Disgruntled farmers have gathered in the Polish capital to denounce a bill that would ban breeding animals for fur. Protesters say it will endanger their livelihoods, while the government argues they had enough time to prepare.
Hundreds of protesters rallied outside the main office of the ruling Law and Justice Party (PiS) in Warsaw. They carried Polish flags, chanting “Betrayal from PiS!” and slamming the party’s leader, political heavyweight Jaroslaw Kaczynski, as a “traitor to farmers.” After an argument with police, several people were allowed to enter the party HQ in order to present a petition for Kaczynski.
Kaczynski proposed a bill dubbed ‘The Five for Animals’, which would ban using animals in circuses, set guidelines for keeping animals on leashes and dogs in cages, limit the ritual slaughter of animals, and give more power to animal rights groups. The farmers, however, were outraged by the part of the bill that would ban the breeding of animals for fur, with the exception of rabbits.
The head of a large farmers’ union, Slawomir Izdebski, called the ban on fur breeding “a slap to the face” from PiS, which traditionally styles itself as pro-farmer. The opponents of the ban argue that it was proposed for purely ideological reasons, and are afraid that many farms would go bankrupt, as the fur sector employs around 50,000 people.
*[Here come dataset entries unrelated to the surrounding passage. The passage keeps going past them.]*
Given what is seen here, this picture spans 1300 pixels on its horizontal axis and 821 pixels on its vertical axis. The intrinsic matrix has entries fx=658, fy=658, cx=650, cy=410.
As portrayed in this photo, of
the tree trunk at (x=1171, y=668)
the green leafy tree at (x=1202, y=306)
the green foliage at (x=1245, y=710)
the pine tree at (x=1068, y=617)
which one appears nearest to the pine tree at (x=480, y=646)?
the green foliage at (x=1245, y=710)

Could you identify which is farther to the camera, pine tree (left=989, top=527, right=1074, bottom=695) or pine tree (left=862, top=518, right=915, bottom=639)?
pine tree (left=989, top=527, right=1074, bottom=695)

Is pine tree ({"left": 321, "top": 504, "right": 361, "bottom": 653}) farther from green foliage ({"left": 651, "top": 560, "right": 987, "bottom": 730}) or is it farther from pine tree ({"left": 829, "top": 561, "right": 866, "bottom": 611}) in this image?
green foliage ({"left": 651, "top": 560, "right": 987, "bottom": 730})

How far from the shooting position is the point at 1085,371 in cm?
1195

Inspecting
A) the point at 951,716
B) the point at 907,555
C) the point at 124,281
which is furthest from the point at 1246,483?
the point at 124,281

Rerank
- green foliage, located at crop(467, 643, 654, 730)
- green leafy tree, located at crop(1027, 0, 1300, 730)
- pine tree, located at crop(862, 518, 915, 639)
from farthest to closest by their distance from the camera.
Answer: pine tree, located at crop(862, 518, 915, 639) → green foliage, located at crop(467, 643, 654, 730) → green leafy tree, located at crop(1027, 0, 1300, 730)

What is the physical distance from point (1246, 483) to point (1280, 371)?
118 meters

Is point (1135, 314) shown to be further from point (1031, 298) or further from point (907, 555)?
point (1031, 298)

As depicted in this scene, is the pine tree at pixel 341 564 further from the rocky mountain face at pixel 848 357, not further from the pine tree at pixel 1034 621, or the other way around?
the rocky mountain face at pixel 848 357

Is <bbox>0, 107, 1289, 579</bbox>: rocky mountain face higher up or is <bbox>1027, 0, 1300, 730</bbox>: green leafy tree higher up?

Defending the bill, PiS spokesperson Radoslaw Fogiel said that it would introduce a more humane treatment of animals, while the fur industry “has had plenty of time to prepare for the coming changes.”
“The social tolerance towards such types of activity is ending, and breeding animals for fur is already banned in several European countries,” Fogiel told the wPolityce.pl news website.